Comparison of the relative amounts of Ni, Fe and Al:
	Atom % of element in	Atom % of element in
	the interior of the anode	the reaction layer as
	shown in FIG. 5 and analysed	shown in FIG. 5 and analysed
Element:	with line scan EDS:	with line scan EDS:
Ni	33	30
Fe	67	30
Al	0	40

In the 10 micron thick reaction layer the iron atoms were partly exchanged with aluminium atoms to form an essentially insoluble, insulating layer of NiFe_2−xAl_xO₄.

Claims

1-4. (canceled)

5. An electrolysis cell for electrolytic reduction of alumina to aluminum, which comprises structural components comprising a material which is thermodynamically stable and essentially electrically non-conductive and further insoluble in a cryolite based melt with high alumina activities, the material being expressed by the general formula: AxByCzO4, where

A is a cationic element selected from the group consisting of Ni, Zn and Co,

B is a cationic element selected from the group consisting of Fe, Cr, Al and Mn,

C is a cationic element selected from the group consisting of Al, Ti and Sn,

O is the element oxygen,

0<x≦1, 0<y≦2, 0≦z≦1, and

the material contains at least two cations, one thereof being Al.

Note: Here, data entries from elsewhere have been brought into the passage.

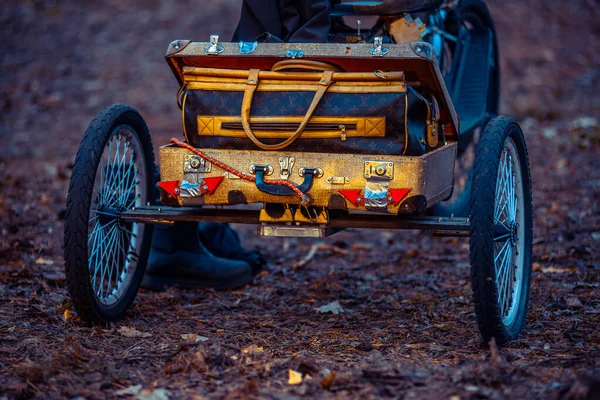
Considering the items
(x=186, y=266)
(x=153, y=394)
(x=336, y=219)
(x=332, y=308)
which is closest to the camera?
(x=153, y=394)

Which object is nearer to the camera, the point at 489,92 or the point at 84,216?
the point at 84,216

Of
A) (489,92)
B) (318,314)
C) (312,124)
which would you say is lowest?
(318,314)

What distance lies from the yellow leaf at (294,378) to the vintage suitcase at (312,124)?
2.33 feet

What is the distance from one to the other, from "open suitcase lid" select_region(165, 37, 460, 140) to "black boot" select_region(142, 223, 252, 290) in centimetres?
116

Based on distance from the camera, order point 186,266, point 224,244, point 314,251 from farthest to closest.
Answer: point 314,251 → point 224,244 → point 186,266

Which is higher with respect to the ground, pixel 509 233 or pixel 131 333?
pixel 509 233

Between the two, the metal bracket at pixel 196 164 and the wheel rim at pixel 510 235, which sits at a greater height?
the metal bracket at pixel 196 164

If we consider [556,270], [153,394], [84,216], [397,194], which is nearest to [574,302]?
[556,270]

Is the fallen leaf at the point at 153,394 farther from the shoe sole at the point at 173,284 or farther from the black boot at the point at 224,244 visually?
the black boot at the point at 224,244

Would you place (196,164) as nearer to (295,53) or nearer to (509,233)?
(295,53)

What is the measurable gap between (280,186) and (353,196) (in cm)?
29

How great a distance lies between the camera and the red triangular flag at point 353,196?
3.19 metres

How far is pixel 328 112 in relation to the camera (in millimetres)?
3230

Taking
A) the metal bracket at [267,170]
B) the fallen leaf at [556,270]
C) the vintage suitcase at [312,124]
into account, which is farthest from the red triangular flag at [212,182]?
the fallen leaf at [556,270]
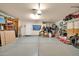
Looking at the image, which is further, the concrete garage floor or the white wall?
the white wall

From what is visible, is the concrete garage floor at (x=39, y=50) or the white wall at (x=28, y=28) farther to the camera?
the white wall at (x=28, y=28)

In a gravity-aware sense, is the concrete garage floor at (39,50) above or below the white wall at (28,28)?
below

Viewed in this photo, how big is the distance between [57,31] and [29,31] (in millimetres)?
3565

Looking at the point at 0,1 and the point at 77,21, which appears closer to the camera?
the point at 0,1

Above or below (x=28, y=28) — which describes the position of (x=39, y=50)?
below

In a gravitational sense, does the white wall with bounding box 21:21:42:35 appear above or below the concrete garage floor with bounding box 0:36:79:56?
above

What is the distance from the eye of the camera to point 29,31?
15.1m

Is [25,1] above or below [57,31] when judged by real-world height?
above

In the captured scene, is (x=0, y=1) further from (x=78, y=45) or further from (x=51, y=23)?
(x=51, y=23)

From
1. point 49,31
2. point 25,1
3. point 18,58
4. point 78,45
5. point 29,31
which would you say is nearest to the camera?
point 18,58

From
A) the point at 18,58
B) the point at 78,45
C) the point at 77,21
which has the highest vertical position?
the point at 77,21

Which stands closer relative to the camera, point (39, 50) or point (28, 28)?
point (39, 50)

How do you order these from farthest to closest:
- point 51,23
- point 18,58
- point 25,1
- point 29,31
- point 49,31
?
point 51,23 → point 29,31 → point 49,31 → point 25,1 → point 18,58

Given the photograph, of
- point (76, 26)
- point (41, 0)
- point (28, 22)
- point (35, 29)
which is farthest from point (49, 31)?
point (41, 0)
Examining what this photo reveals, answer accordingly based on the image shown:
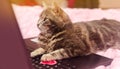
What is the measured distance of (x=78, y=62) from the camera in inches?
33.1

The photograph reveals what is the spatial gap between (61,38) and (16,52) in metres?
0.20

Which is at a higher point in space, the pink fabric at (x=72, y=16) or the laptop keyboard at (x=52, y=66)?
the pink fabric at (x=72, y=16)

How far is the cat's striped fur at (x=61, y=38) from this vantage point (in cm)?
86

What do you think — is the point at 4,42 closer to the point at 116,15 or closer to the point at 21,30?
the point at 21,30

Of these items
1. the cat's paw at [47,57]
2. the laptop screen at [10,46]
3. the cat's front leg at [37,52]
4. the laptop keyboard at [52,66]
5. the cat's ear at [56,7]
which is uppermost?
the cat's ear at [56,7]

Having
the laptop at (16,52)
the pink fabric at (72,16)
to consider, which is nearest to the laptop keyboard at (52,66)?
the laptop at (16,52)

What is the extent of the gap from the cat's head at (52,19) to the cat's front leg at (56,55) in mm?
88

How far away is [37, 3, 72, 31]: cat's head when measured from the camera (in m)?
0.86

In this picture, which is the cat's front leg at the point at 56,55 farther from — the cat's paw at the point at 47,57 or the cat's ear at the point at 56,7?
the cat's ear at the point at 56,7

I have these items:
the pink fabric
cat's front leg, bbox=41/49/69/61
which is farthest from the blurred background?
cat's front leg, bbox=41/49/69/61

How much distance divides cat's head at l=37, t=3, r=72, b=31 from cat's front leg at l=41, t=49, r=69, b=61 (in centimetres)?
9

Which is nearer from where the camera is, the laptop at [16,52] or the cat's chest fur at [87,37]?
the laptop at [16,52]

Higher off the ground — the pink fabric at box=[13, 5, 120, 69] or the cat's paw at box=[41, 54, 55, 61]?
the pink fabric at box=[13, 5, 120, 69]

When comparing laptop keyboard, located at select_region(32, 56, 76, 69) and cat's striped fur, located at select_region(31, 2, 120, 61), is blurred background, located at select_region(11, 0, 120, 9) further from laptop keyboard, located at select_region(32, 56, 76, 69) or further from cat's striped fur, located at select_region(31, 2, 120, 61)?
laptop keyboard, located at select_region(32, 56, 76, 69)
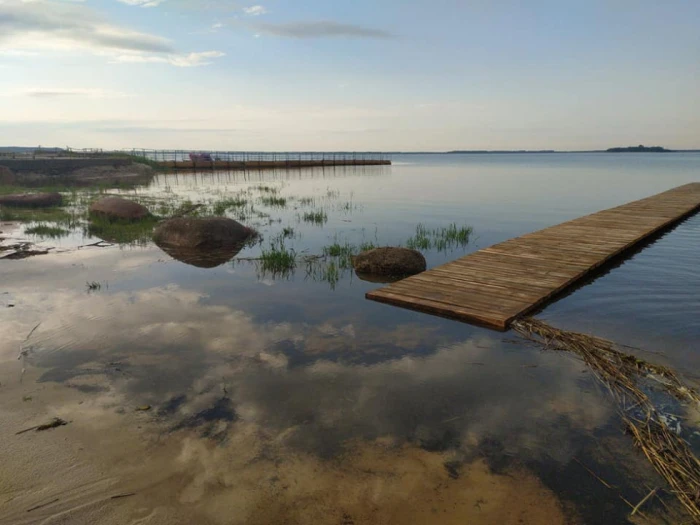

6. The electrolysis cell in accordance with claim 5, wherein the cationic element A is divalent Ni or Zn, the cationic element B is Al, x=1, y=2 and z=0.

7. The electrolysis cell in accordance with claim 5, wherein the cationic element A is Ni, the cationic element B is Cr and the cationic element C is Al where x is 1.

8. The electrolysis cell in accordance with claim 5, wherein the cationic element A is Ni, the cationic element B is Fe and the cationic element C is Al where x is 1.